Batrinca & Treleaven, 2014 published a review for social science researchers interested in the necessary techniques, platforms, and tools to analyze social media. In the report they describe the initial procedure to explore social media (SM), such as, the file formats expected like HTML or CSV, the main social media providers divided in free and commercial sources,tools for processing and analyze text from a language perspective or even storing data in a file or in a Database Management System (DBMS), just to mention a few examples. In 2013 Croitoru developed a system prototype to explore information from geosocial media in which he reports a conceptual model based on two systems, the first one to ingest feeds into a system and a second multi-step approach to analyze the social media information. For example, an automatic event detection using big data and a machine learning approach developed by Suma (2018) in which concludes that there are some improvements in the management and processing of data, but there are still challenges in the event detection. Both projects are useful, and their methodologies could be applied in this research as an example of a prototype with social media characteristics for processing massive amounts of data.

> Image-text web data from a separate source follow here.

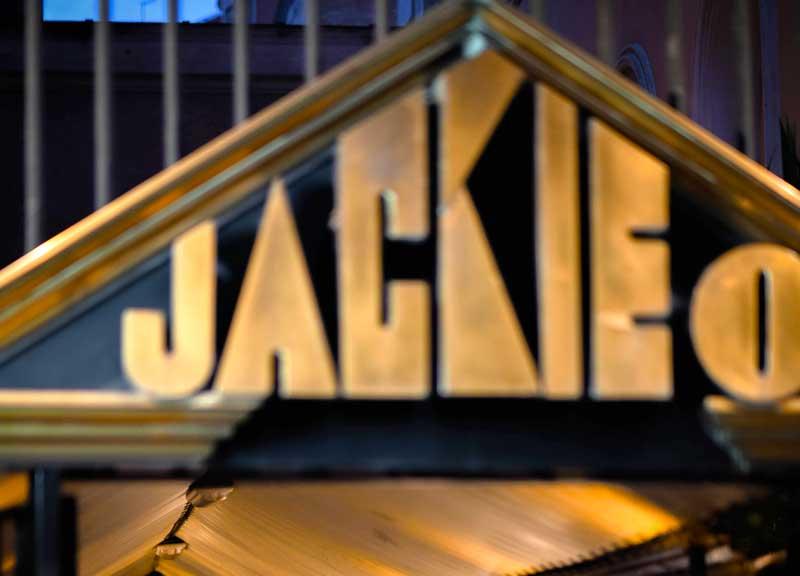 Jackie O', tuffo nel passato, il menu macchina del tempo ispirato agli Anni 80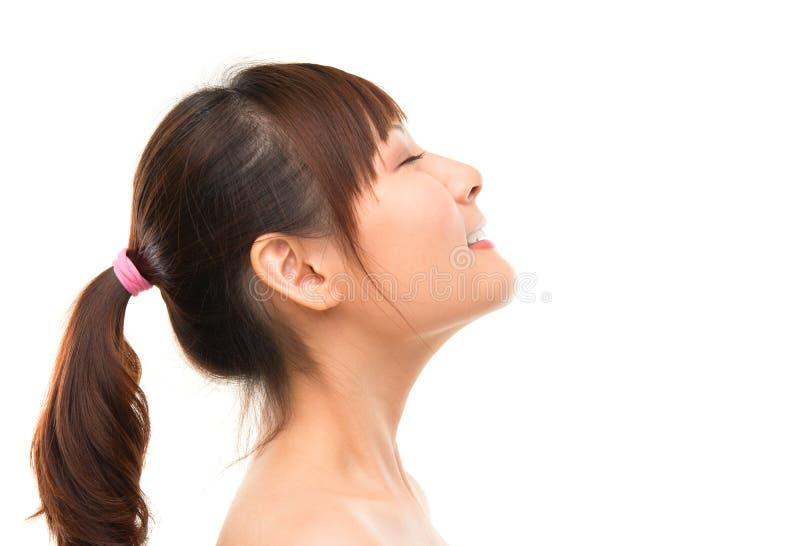 Het Aziatische het zijaanzicht diepe adem van de skincarevrouw verfrissen zich stock afbeelding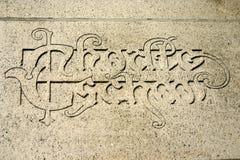 Frase latina su una parete dell'università a Lovanio, Belgio Fotografia Stock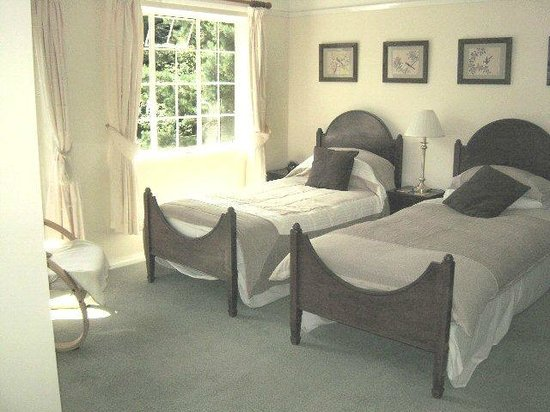 Tinker's Furze:                                     Large ensuite bedroom set up as twin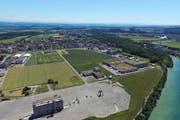 Das Industrieareal an der Aare mit langer Tradition: 1881 begann man hier mit der Zelluloseproduktion, 2008 wurde die gesamte Produktion stillgelegt. Mit der Biotechfabrik von Biogen kehrt nun neues Leben ein. (Bild: pd)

Twitter is one of the most used social media microblogs sources to obtain information provided by the
users. Some of the analyses incorporate trending words to predict specific behavior of financial markets,
or traffic congestion in conglomerated areas or even analyze data to detect events without any prior
information (Lansley & Longley, 2016). Some of these studies are based on tasks to process text, to
manage and process text generated from the users may be a risky task due to the number of users and the
complexity of each text. Luckily some research has been done on this field. The Association and Journals
such as the American Association for Artificial Intelligence, Stanford Natural Language Processing Group,
Machine Learning or Journal of Artificial Intelligence Research have been working on speech and
language processing for decades in computing science; this is called Natural Language Processing (NLP) (Jurafsky & Martin, 2007). Some of the techniques and tasks used to process text from social media are related to clean text for a more specific analysis, the tools and platforms vary depending on the purpose of the research or project. Lately, some studies focus around the generation of massive amounts of text from Twitter, studying issues such as data management and query frameworks, or challenges like the necessity of an integrated solution that combine an analysis on Twitter with a big data management perspective (Goonetilleke, Sellis, Zhang, & Sathe, 2014).

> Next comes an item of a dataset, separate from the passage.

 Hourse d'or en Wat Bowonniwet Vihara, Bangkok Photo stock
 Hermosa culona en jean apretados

Nowadays, there exist several tasks in NLP such as tokenization, language detection or stemming to analyze social media microblogs like Twitter, these powerful tools allow to monitor user activities that have been impossible to observe until now, some of these tools are described by Preotiuc-Pietro (2012) which provide an open source framework to process text, describing some tasks implemented on Twitter. Other researches have focused on tracking fake accounts (bot) on Twitter by trying to clean the information and locate patterns on the fake accounts (Wetstone, Edu, & Nayyar, 2017). These solutions are not bullet proof, but until now some of them has proved to have good performance analyzing text from the web, research continues by addressing the challenges generated in this field(Sun, Luo, & Chen, 2017).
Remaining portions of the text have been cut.